Nacida en Manizales poco antes de la mitad del siglo pasado, Gloria perdió la capacidad auditiva cuando tenía seis o siete años. Y desde entonces comenzó para ella la odisea de todas las personas que viven con alguna incapacidad.

Ríe siempre. Habla como extranjera. Su rostro es el de una persona feliz. Con la motivación que le dan sus hijos y nietos, ella proyecta al mundo una imagen amable, sin complejos ni resentimientos.

Y pensar que todo esto lo ha conquistado por sí sola.
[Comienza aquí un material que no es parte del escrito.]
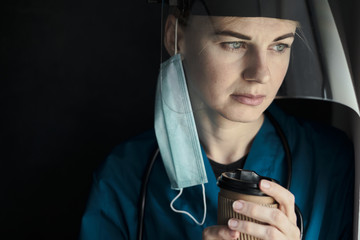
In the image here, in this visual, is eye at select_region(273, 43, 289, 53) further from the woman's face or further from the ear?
the ear

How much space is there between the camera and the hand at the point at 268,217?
2.38 feet

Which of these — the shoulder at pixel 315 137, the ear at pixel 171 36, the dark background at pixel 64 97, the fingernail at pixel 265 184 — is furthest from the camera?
the dark background at pixel 64 97

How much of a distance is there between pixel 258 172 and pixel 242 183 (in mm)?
256

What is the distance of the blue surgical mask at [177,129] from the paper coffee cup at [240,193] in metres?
0.16

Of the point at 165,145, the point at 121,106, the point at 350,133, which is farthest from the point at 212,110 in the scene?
the point at 121,106

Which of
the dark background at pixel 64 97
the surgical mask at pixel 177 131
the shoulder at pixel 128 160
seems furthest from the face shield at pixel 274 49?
the dark background at pixel 64 97

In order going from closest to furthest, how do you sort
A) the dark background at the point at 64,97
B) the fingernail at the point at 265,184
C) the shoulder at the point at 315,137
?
the fingernail at the point at 265,184
the shoulder at the point at 315,137
the dark background at the point at 64,97

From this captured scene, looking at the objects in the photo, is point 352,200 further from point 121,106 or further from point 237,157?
point 121,106

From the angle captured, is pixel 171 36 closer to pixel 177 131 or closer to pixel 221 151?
pixel 177 131

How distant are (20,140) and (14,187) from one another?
0.45 feet

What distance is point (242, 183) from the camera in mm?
728

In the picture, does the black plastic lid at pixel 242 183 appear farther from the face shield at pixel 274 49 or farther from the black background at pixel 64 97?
the black background at pixel 64 97

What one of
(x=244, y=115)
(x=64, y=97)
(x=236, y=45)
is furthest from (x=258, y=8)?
(x=64, y=97)

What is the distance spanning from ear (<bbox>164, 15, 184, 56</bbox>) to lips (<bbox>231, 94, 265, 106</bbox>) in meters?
0.14
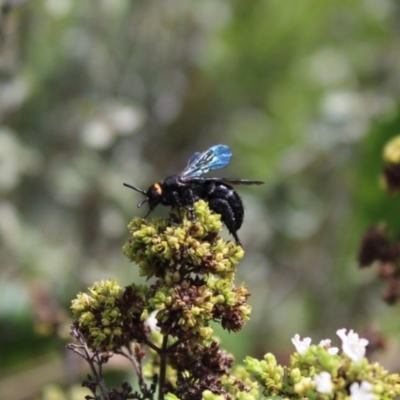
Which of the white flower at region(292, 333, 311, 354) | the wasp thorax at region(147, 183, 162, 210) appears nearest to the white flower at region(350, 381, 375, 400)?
the white flower at region(292, 333, 311, 354)

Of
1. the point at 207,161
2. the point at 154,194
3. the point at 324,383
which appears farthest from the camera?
the point at 207,161

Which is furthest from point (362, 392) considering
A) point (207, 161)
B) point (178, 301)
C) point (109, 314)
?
point (207, 161)

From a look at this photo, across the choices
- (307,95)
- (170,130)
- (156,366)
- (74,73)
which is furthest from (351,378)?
(307,95)

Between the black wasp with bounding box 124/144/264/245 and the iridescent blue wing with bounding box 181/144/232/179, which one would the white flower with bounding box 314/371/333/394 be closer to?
the black wasp with bounding box 124/144/264/245

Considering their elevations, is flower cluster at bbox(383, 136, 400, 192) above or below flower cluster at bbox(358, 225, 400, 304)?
above

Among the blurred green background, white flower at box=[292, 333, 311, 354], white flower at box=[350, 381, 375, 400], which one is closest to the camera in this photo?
white flower at box=[350, 381, 375, 400]

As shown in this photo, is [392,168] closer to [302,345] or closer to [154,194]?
[154,194]
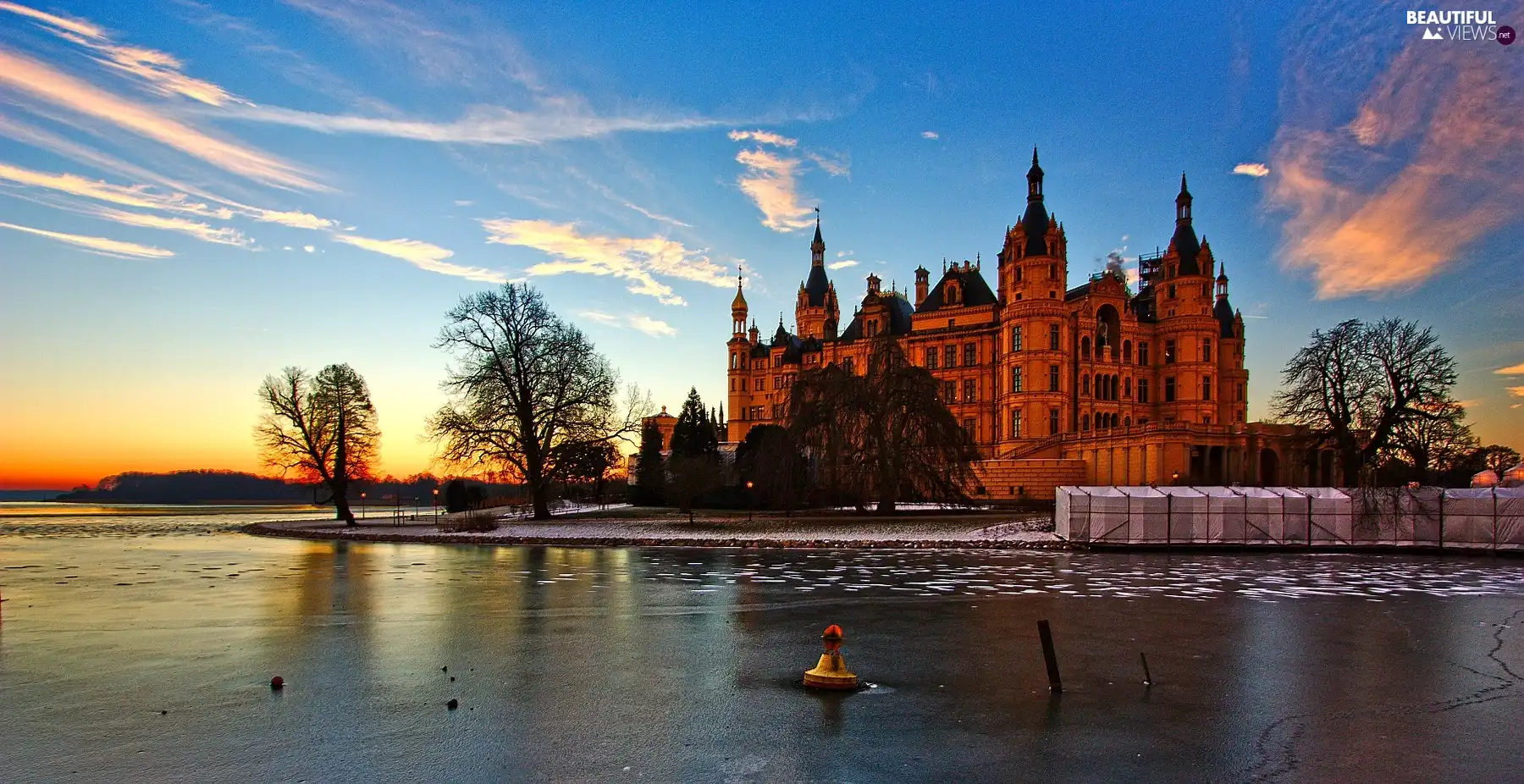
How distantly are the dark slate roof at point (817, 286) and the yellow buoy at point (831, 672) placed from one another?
4502 inches

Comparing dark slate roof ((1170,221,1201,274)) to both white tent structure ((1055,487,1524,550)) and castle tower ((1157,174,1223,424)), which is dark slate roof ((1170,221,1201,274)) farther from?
white tent structure ((1055,487,1524,550))

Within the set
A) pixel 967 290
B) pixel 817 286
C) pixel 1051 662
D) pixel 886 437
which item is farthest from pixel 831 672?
pixel 817 286

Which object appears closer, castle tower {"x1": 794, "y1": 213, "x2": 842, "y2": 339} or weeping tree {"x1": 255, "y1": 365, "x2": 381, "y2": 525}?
weeping tree {"x1": 255, "y1": 365, "x2": 381, "y2": 525}

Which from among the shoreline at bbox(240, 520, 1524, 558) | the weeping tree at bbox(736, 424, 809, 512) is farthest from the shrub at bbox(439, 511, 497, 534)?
the weeping tree at bbox(736, 424, 809, 512)

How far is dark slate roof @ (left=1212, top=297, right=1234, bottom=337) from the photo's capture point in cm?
9506

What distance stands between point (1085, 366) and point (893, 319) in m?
25.0

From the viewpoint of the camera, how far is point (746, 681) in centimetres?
975

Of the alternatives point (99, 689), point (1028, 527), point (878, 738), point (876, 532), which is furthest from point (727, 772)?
point (1028, 527)

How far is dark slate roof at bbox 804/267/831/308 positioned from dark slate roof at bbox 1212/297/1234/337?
161 feet

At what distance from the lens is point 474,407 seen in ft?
155

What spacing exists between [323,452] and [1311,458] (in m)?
68.7

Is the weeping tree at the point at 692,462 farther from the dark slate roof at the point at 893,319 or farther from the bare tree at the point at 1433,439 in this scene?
the bare tree at the point at 1433,439

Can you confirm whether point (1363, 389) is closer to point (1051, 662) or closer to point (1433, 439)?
point (1433, 439)

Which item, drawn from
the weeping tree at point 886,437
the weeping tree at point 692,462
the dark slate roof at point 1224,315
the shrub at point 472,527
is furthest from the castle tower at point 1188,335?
the shrub at point 472,527
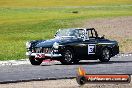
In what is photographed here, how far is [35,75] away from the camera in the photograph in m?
22.0

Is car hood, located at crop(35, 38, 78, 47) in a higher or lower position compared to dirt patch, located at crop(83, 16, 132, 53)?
higher

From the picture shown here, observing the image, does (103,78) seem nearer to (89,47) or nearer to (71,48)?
(71,48)

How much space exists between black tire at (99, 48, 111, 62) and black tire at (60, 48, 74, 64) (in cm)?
191

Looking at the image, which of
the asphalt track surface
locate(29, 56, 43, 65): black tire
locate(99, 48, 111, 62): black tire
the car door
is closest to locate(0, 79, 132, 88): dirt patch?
the asphalt track surface

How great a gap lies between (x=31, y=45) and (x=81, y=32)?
244cm

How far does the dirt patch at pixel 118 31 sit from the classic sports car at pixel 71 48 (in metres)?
6.82

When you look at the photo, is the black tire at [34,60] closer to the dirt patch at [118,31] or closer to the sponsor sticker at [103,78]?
the dirt patch at [118,31]

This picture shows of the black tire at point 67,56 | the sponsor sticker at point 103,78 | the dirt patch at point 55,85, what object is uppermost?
the sponsor sticker at point 103,78

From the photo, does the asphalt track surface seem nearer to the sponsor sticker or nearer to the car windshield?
the car windshield

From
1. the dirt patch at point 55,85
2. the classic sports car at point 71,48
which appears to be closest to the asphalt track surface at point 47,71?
the classic sports car at point 71,48

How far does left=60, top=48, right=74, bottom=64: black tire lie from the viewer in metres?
27.0

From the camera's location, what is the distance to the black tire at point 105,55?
28.9 meters

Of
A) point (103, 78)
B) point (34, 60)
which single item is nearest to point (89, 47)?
point (34, 60)

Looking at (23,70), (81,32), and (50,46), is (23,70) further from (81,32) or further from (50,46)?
(81,32)
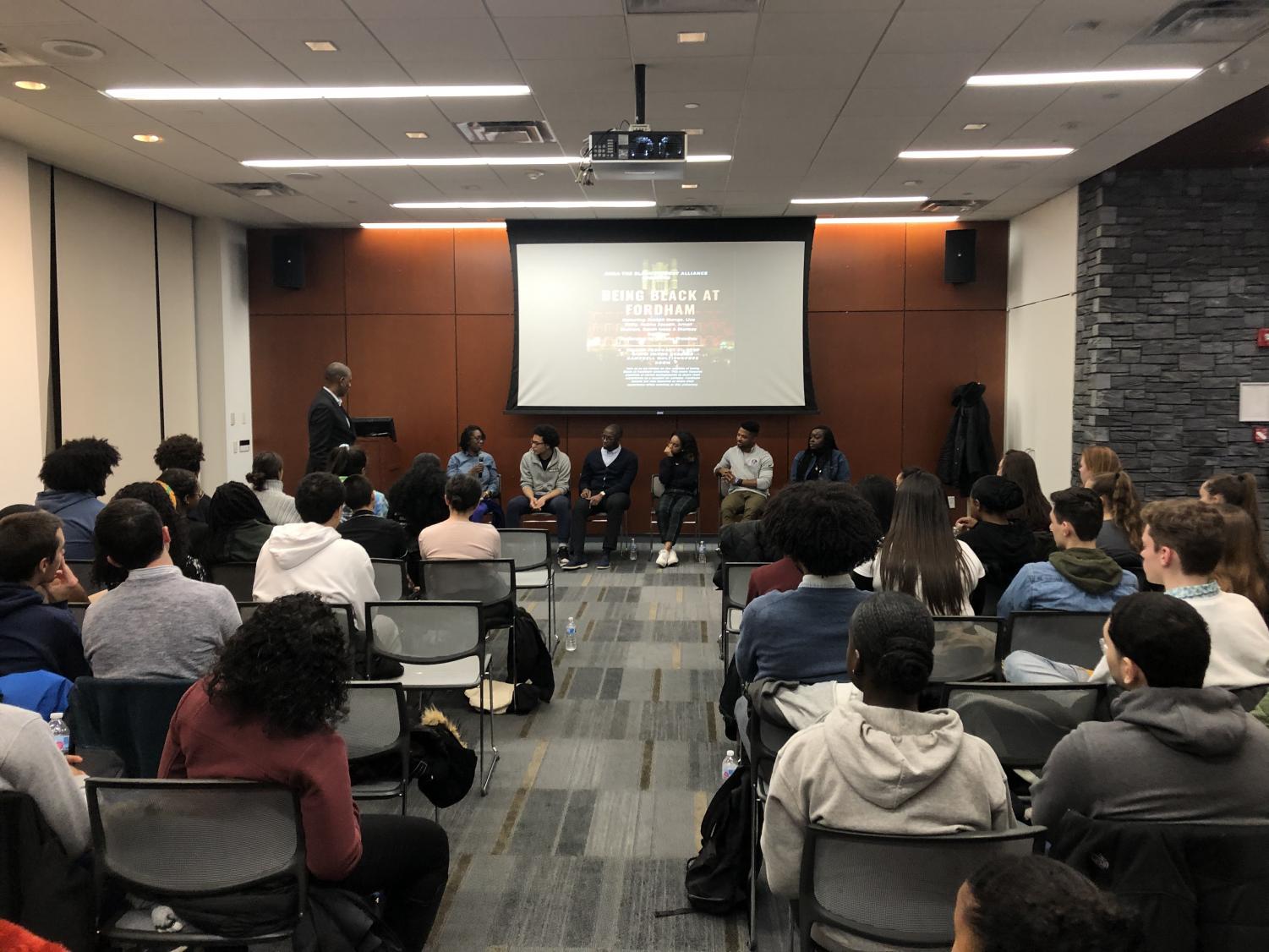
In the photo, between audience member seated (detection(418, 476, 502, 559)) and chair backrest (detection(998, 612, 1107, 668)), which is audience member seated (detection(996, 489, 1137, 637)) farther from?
audience member seated (detection(418, 476, 502, 559))

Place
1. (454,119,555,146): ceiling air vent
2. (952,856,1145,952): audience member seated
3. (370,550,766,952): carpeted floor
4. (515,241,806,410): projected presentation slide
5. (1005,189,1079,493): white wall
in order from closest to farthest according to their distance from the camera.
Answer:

"Soy un ser que del silencio aprendió a vivir, sintiendo con sus manos el golpeteo de una puerta, el ritmo musical a través de los pies, el palpitar del corazón con la mano en el pecho y así sentir el amor u otra emoción, sin palabras, porque mis oídos no perciben nada de esto".

Son expresiones de su libro La fuerza de una ilusión, que escribió recientemente para compartir con los demás su experiencia.

Al conocerla, ella hace pensar que la vida es sencilla, que nunca se ha amilanado, que siempre ha sido valiente. En el alto piso del apartamento de su hijo, Jorge, ella pasa su tiempo ocupada en decir cosas amables, en jugar con sus nietos, en pintar cuadros de paisajes y bodegones.

Dificultades
De niña, cuando los ruidos se iban apagando y parecía que el resto del mundo se estuviera alejando de ella, le costó aceptar su condición. La estudiante del colegio Sagrado Corazón, de la capital caldense, regido por monjas francesas, sumó a la dificultad normal de adaptarse a su nueva vida, las desalentadoras frases que veía dibujarse en los labios de los demás: "pobrecita" o "qué pesar". "Esto era muy frecuente, creo que me alcanzó a hacer daño, pues fueron palabras que me marcaron".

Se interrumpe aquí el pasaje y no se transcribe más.